Born in 1869 and raised in Gujarat, Mohandas Gandhi was one of the foremost men to help lead the nationalist movement. Gandhi is probably the best known proponent of passive resistance and this idea helped him to achieve the goal of Indian nationalism. His inflexible self-control helped him to be the great leader that his is known as today and helped to fuel his fire for a new India.

Gandhi studied law in London and then went to South Africa to work as a lawyer for Indian immigrants. He then returned to India and set up a nonviolent movement based on his experiences gained from South Africa. His goal was to free India from British rule and to gain self-respect and confidence for his people. He believed adamantly in a few things, one, passive resistance, two god as a creator and not as a religion, and three, the return of India to its roots.
His actions of passive resistance presented a great force upon the British. Although hard to control at times, the idea eventually worked in the end. Gandhi practiced protesting, fasting, and the boycotting of British goods. To accomplish the last he made his own clothes that were simple and made from hand-woven wool. The spinning wheel was one of the symbols used in his fight for India.
Gandhi gave new life to the old idea of nationalism indeed.
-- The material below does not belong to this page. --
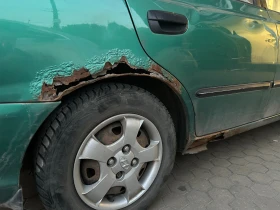 Обява за продажба на Hyundai Accent II LC - G4EAY ~1 200 лв. - изображение 1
He helped to spark the fire that once was weak and now burned brightly. By his actions and protests and rallies for nationalism, he helped to try to unite Muslim and Hindu against their oppressors. Gandhi gave speeches on god attempting to show him as one entity as opposed to being separate through religion. These speeches helped to give Muslims and Hindus common ground on which to fight. The theory was good but in the end it did not work, bringing about two separate independent countries as opposed to one strong nation.
One of the greatest examples of the passive resistance, but certainly not the last, movement was the march to Dandi from 240 miles away. The march took 24 days and went through towns where Gandhi preached his ideas of passive resistance and gained followers. By the end of the march Gandhi had thousands of followers that followed his example and began to make salt on the shore. This act was a direct violation of British rule and spoke out against the oppression more than any speech ever could.
It would be 16 years after this act of defiance until India was declared free from British rule. The nation of India was declared free but split into two separate countries, India and Pakistan. Gandhi reached his goal of a free India but it was not truly free because of the split. Approximately five months after the British announcement, Gandhi was assassinated on his way to prayer. This was truly a heavyhearted demise of a great leader that is mourned to this day.